**WHAT YOU SHOULD DO:**
Reproduce all of the data that follows, character for character.

**EXTRACTED DATA:**
**********

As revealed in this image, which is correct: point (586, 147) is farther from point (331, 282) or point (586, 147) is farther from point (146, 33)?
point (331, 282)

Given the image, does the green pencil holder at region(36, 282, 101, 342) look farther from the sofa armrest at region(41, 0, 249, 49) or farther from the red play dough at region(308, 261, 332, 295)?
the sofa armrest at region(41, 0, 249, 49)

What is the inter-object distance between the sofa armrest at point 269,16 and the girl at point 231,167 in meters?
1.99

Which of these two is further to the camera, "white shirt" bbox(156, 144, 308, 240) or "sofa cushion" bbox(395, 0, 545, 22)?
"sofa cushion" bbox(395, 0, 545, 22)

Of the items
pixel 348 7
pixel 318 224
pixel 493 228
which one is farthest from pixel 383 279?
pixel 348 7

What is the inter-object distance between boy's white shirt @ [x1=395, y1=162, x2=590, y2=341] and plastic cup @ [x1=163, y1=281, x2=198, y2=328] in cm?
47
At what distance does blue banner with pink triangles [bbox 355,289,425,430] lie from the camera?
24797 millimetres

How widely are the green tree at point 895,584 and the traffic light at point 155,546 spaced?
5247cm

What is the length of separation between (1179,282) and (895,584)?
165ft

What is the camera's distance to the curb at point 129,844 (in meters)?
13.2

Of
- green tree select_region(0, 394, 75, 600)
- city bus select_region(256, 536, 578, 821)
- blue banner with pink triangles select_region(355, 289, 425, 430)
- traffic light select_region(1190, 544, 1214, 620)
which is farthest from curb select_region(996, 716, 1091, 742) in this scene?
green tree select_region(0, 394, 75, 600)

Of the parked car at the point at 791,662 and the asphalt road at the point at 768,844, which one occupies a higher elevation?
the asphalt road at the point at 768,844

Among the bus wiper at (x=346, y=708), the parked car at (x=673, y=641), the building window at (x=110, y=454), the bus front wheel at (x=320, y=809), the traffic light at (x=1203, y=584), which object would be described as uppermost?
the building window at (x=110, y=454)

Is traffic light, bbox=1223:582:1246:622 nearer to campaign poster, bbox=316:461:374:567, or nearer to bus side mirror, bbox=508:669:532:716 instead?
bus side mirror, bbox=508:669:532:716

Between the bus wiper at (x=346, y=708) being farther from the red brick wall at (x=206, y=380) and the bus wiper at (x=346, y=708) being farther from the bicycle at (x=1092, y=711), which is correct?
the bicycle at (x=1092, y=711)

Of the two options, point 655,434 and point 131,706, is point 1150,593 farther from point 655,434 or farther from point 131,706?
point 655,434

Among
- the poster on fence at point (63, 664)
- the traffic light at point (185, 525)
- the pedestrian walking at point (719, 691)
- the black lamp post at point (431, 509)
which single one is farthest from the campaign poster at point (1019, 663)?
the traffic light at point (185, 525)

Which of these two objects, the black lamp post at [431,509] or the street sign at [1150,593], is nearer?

**********

**SOLUTION FOR THIS TASK:**
As revealed in this image, which is correct: point (586, 147) is farther from point (331, 282) or point (586, 147) is farther from point (146, 33)?
point (331, 282)

Given the image, does the green pencil holder at region(36, 282, 101, 342) look farther from the sofa armrest at region(41, 0, 249, 49) or farther from the red play dough at region(308, 261, 332, 295)?
the sofa armrest at region(41, 0, 249, 49)

What is the inter-object distance between the sofa armrest at point 269,16 and the girl at point 231,167 in meters?
1.99

Which of these two is further to the camera, "white shirt" bbox(156, 144, 308, 240) or "sofa cushion" bbox(395, 0, 545, 22)?
"sofa cushion" bbox(395, 0, 545, 22)

Of the items
pixel 348 7
pixel 318 224
pixel 493 228
which one is farthest from pixel 383 279?
pixel 348 7

What is the inter-object distance between boy's white shirt @ [x1=395, y1=162, x2=590, y2=341] and plastic cup @ [x1=163, y1=281, x2=198, y2=328] in cm?
47
At what distance does blue banner with pink triangles [bbox 355,289,425,430] lie from the camera?
24797 millimetres

How widely are the green tree at point 895,584 and the traffic light at point 155,546 spaced?
5247cm

What is the length of separation between (1179,282) and (895,584)?
165ft

What is the camera's distance to the curb at point 129,844 (in meters)?
13.2

Of
- green tree select_region(0, 394, 75, 600)
- city bus select_region(256, 536, 578, 821)
- blue banner with pink triangles select_region(355, 289, 425, 430)
- traffic light select_region(1190, 544, 1214, 620)
which is farthest from curb select_region(996, 716, 1091, 742) in this scene?
green tree select_region(0, 394, 75, 600)

Of the parked car at the point at 791,662 and the asphalt road at the point at 768,844, which one occupies a higher elevation?
the asphalt road at the point at 768,844

Among the bus wiper at (x=346, y=708), the parked car at (x=673, y=641), the building window at (x=110, y=454), the bus front wheel at (x=320, y=809), the traffic light at (x=1203, y=584), which object would be described as uppermost?
the building window at (x=110, y=454)

Is traffic light, bbox=1223:582:1246:622 nearer to campaign poster, bbox=316:461:374:567, or nearer to bus side mirror, bbox=508:669:532:716 instead?
bus side mirror, bbox=508:669:532:716

Between the bus wiper at (x=346, y=708) being farther from the red brick wall at (x=206, y=380) and the bus wiper at (x=346, y=708) being farther from the bicycle at (x=1092, y=711), which is correct?
the bicycle at (x=1092, y=711)

Of the two options, point 655,434 and point 131,706, is point 1150,593 farther from point 655,434 or farther from point 131,706?
point 655,434

Among
- the poster on fence at point (63, 664)
- the traffic light at point (185, 525)
- the pedestrian walking at point (719, 691)
- the black lamp post at point (431, 509)
which single one is farthest from the campaign poster at point (1019, 663)?
the traffic light at point (185, 525)

Which of these two objects, the black lamp post at [431,509] or the street sign at [1150,593], is nearer?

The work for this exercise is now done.